The time(s) I’ve gone to NYC. I needed inspiration. I wanted to reset myself. When I feel confused about the direction I am headed, suddenly NYC comes to mind. Winding through the streets, staying out late, taking the subway, jumping in the MOMA, having a coffee at the Marlton, all of this helps me find a sense of direction. There’s something about getting lost in a big city that helps me find my way.

 The time I went to Nicaragua as a solo traveler with a group of people I didn’t know. It was a time where I felt alone in the work I do, and wanted to be with other travelers who had the same passion as me. I had many insecurities about my work, and was thirsting for a sense of connection. That one week in Nicaragua spring boarded my confidence in pursuing the blog. Many friendships were formed, and they continue to inspire me in my day to day work. 

The time I needed a serious reality check. I almost avoided Vietnam in total, but deep down I knew the need for something as culturally shocking as Hanoi (three days, sleeping 2 nights in a shared train car, and eating the craziest food) I wanted (needed) to be more grounded. 

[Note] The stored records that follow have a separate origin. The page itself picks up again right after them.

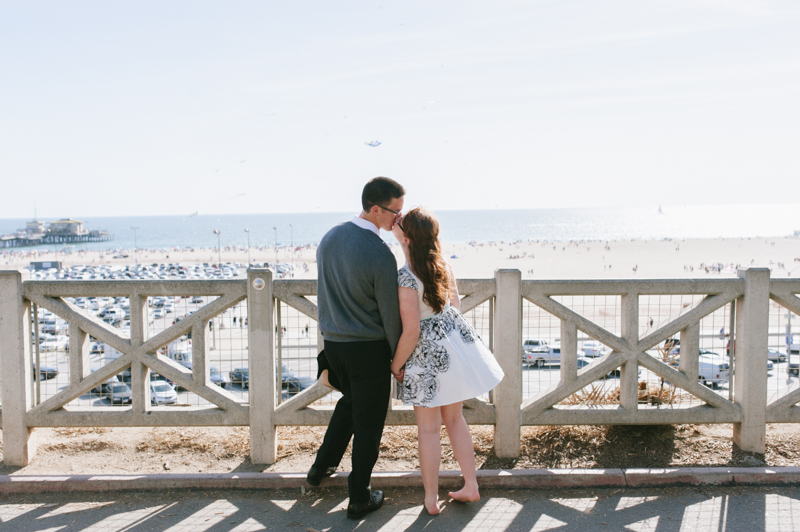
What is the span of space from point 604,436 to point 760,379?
1.39m

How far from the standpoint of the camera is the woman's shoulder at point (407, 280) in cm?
386

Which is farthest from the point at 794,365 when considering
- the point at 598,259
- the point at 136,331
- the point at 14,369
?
the point at 598,259

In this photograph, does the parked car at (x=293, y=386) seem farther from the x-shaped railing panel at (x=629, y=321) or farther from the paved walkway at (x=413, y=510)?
the x-shaped railing panel at (x=629, y=321)

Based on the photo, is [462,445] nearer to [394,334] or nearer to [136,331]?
[394,334]

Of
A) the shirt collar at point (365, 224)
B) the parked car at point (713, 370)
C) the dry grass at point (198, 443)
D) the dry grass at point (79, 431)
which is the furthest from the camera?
the parked car at point (713, 370)

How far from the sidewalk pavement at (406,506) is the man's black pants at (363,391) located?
0.35 metres

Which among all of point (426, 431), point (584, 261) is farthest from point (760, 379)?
point (584, 261)

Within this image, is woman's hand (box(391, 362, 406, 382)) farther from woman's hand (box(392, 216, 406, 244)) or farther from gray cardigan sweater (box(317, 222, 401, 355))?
woman's hand (box(392, 216, 406, 244))

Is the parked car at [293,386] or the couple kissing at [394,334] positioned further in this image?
the parked car at [293,386]

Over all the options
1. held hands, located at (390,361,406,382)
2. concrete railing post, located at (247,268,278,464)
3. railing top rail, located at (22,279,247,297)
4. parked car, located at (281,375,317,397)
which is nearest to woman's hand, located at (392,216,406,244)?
held hands, located at (390,361,406,382)

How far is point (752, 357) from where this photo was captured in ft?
16.5

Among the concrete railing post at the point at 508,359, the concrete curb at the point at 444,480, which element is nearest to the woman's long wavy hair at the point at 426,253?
the concrete railing post at the point at 508,359

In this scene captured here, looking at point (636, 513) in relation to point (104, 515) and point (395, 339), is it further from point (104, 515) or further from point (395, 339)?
point (104, 515)

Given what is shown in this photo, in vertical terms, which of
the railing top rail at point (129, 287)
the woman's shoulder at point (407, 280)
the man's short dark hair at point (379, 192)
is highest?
the man's short dark hair at point (379, 192)
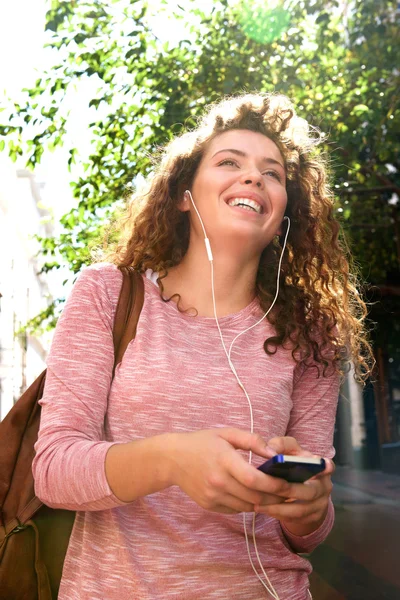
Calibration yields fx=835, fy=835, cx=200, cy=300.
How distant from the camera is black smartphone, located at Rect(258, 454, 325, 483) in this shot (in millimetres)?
1541

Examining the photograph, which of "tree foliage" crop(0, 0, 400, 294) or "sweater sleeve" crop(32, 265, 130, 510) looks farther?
"tree foliage" crop(0, 0, 400, 294)

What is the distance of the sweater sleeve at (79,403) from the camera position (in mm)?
1786

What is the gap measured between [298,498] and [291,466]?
0.62 ft

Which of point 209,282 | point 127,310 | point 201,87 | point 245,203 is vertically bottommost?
point 127,310

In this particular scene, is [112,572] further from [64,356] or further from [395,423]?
[395,423]

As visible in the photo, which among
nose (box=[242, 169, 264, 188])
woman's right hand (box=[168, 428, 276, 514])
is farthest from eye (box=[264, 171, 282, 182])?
woman's right hand (box=[168, 428, 276, 514])

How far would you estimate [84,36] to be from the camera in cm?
757

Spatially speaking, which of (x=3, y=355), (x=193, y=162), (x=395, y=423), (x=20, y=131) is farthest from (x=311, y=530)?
(x=3, y=355)

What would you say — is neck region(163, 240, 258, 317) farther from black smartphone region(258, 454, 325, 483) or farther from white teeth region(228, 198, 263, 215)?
black smartphone region(258, 454, 325, 483)

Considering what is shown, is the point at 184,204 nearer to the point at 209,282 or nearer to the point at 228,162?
the point at 228,162

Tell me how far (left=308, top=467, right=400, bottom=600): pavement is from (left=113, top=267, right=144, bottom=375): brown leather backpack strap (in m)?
6.08

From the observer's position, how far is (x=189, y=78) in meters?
8.22

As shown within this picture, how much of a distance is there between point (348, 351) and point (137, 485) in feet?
3.80

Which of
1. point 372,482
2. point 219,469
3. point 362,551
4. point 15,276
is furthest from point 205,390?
point 15,276
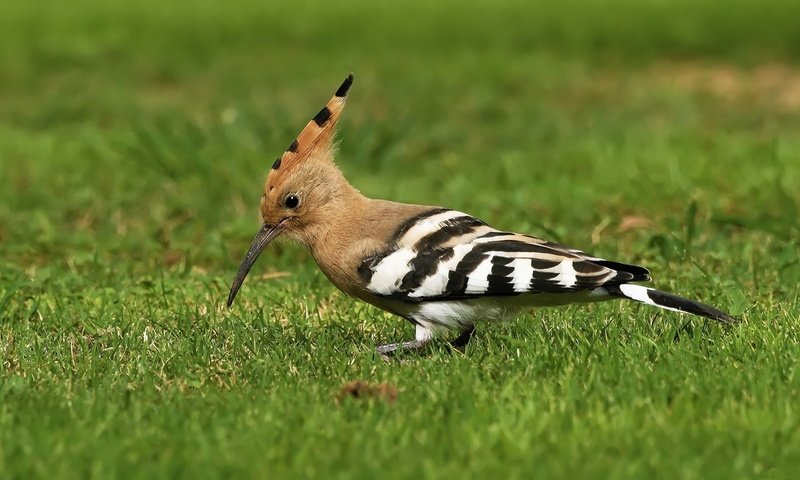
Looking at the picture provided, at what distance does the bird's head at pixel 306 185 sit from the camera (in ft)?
15.7

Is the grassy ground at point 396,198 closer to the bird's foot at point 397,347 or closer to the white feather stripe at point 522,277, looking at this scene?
the bird's foot at point 397,347

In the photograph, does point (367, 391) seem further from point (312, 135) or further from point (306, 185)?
point (312, 135)

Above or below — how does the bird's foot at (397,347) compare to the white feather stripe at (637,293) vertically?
below

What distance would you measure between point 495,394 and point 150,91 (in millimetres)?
8600

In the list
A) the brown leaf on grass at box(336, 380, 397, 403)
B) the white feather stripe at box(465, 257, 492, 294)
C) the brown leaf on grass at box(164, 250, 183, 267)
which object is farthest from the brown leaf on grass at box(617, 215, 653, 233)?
the brown leaf on grass at box(336, 380, 397, 403)

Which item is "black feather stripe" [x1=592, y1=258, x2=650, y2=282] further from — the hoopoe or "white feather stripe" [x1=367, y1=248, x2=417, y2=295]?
"white feather stripe" [x1=367, y1=248, x2=417, y2=295]

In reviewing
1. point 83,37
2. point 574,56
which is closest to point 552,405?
point 574,56

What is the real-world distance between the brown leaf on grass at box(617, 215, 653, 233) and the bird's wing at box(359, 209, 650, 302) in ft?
7.77

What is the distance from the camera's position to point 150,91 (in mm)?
11859

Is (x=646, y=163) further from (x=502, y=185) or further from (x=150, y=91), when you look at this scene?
(x=150, y=91)

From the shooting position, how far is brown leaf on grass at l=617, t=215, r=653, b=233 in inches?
269

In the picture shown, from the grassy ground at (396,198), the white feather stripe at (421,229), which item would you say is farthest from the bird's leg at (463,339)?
the white feather stripe at (421,229)

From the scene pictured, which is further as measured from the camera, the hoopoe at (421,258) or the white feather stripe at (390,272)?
the white feather stripe at (390,272)

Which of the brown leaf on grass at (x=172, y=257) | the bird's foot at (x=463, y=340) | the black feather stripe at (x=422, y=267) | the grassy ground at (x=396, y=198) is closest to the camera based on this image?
the grassy ground at (x=396, y=198)
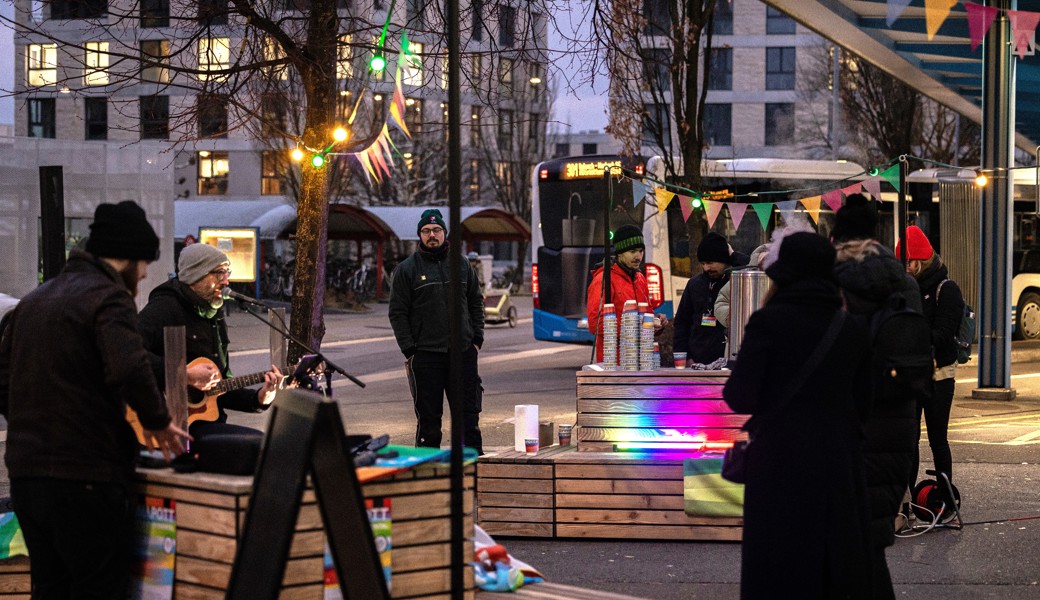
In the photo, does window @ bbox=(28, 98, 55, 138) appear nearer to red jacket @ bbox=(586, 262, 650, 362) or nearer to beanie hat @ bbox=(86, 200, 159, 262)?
red jacket @ bbox=(586, 262, 650, 362)

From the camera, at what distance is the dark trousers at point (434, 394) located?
9.61 metres

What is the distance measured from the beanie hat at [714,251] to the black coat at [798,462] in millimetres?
4963

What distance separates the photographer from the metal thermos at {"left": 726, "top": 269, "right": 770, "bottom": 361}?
26.9ft

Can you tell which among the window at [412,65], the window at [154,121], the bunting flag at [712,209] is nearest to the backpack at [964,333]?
the window at [412,65]

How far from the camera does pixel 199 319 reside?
653 centimetres

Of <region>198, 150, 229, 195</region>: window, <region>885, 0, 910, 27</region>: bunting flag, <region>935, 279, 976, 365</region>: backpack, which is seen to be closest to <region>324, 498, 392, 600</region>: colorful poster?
<region>935, 279, 976, 365</region>: backpack

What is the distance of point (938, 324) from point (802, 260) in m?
3.46

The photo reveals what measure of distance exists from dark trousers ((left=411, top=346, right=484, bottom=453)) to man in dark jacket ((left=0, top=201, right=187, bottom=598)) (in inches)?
194

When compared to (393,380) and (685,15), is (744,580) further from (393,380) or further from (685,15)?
(685,15)

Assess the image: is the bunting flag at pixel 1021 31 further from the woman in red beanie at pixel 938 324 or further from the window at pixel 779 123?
the window at pixel 779 123

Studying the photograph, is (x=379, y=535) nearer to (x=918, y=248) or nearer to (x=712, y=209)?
(x=918, y=248)

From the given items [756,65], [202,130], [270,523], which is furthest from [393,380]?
[756,65]

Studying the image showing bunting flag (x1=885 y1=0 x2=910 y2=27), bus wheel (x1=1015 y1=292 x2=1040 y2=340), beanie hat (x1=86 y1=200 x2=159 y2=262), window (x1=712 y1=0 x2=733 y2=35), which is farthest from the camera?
window (x1=712 y1=0 x2=733 y2=35)

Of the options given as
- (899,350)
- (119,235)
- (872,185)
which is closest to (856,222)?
(899,350)
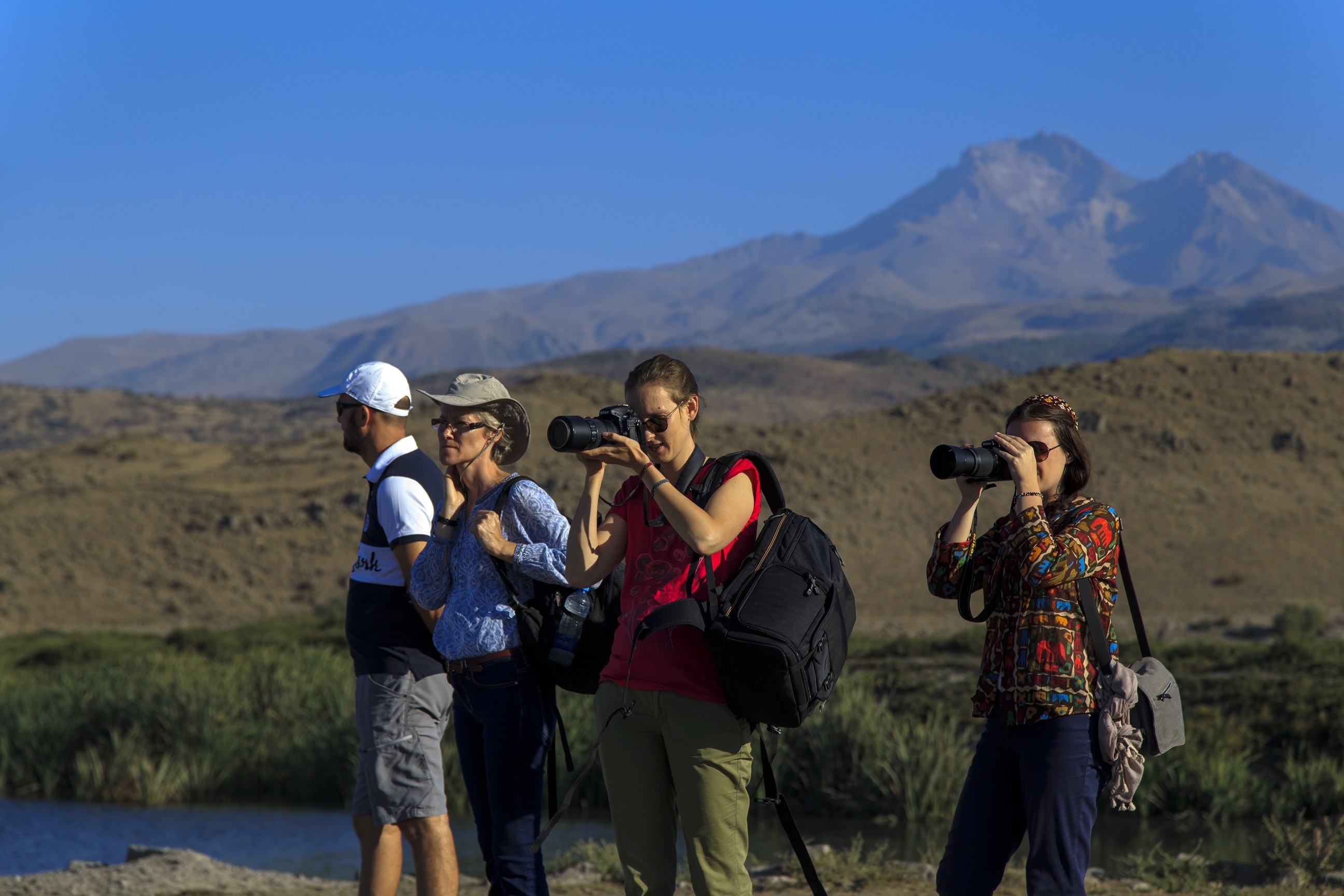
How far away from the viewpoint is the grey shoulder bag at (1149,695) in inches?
132

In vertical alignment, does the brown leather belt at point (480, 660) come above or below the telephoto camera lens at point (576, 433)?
below

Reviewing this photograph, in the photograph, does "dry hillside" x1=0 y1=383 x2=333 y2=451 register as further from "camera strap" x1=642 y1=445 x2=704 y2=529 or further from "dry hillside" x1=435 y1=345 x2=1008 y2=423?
"camera strap" x1=642 y1=445 x2=704 y2=529

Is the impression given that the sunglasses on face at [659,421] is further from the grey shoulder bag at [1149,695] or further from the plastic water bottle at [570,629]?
the grey shoulder bag at [1149,695]

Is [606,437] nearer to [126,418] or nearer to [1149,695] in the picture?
[1149,695]

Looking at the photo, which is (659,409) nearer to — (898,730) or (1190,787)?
(898,730)

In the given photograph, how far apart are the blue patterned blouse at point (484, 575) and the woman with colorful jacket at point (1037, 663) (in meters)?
1.18

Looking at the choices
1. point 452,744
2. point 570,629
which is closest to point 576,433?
point 570,629

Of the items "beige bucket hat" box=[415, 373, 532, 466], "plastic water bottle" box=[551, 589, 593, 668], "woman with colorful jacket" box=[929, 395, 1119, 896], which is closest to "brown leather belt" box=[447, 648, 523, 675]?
"plastic water bottle" box=[551, 589, 593, 668]

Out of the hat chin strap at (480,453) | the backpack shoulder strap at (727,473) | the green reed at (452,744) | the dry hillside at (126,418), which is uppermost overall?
the dry hillside at (126,418)

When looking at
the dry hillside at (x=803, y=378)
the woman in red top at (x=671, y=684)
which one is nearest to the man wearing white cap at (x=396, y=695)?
the woman in red top at (x=671, y=684)

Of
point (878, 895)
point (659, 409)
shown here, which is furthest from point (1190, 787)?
point (659, 409)

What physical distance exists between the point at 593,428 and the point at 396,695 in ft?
4.79

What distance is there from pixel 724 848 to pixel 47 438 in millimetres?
79150

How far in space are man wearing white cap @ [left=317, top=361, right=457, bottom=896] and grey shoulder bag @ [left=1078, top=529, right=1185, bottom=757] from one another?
2.03m
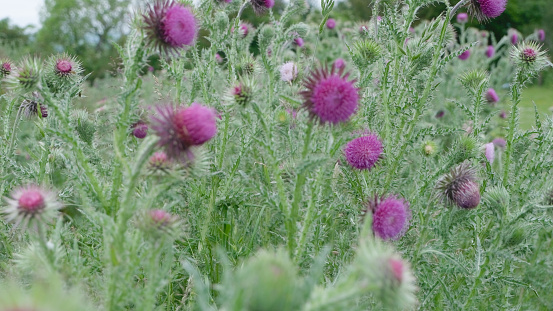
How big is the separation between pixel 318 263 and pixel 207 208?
197 cm

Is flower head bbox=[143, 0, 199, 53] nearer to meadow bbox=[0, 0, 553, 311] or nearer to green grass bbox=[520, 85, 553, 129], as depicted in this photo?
meadow bbox=[0, 0, 553, 311]

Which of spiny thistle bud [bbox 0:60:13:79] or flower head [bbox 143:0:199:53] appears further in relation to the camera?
spiny thistle bud [bbox 0:60:13:79]

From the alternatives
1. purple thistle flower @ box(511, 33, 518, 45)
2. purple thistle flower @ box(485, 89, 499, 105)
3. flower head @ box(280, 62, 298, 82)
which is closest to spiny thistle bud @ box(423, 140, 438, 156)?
flower head @ box(280, 62, 298, 82)

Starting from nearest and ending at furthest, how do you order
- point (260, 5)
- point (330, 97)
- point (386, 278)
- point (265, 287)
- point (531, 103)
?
point (265, 287)
point (386, 278)
point (330, 97)
point (260, 5)
point (531, 103)

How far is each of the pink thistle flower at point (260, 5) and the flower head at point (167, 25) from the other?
6.26ft

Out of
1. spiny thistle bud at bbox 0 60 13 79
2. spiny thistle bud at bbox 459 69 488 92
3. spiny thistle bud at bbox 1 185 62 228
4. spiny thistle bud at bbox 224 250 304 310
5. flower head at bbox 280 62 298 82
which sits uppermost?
spiny thistle bud at bbox 0 60 13 79

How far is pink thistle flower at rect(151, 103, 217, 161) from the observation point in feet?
5.44

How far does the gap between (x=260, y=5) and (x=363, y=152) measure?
187 cm

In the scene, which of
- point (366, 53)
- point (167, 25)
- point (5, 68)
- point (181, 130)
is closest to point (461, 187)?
point (366, 53)

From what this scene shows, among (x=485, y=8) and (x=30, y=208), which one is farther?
(x=485, y=8)

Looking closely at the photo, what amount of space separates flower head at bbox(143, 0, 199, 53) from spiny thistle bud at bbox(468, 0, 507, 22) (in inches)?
84.0

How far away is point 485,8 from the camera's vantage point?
3029 millimetres

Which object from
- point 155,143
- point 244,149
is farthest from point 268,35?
point 155,143

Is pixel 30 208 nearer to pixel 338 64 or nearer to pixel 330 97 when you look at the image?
pixel 330 97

The time I went to France by myself. Being part French is wildly confusing. I often don’t feel connected with American culture. At the same time I’m not entirely French, with very American tendencies. I wanted to know more about who I am and desired to find the roots of my intertwined heritage. Two weeks in France, visiting friends and family, put together pieces of who I am at the core, helping me embrace even more of my “French side.”

As I look back though these few examples, there was so much I wanted to change about myself in those moments. I didn’t realize that often where I went was a reflection of an inward struggle I was longing to resolve.

For the next destination I pick, I’ll be sure to ask not “Where do I want to go?” but, “What do I want to change about my life?”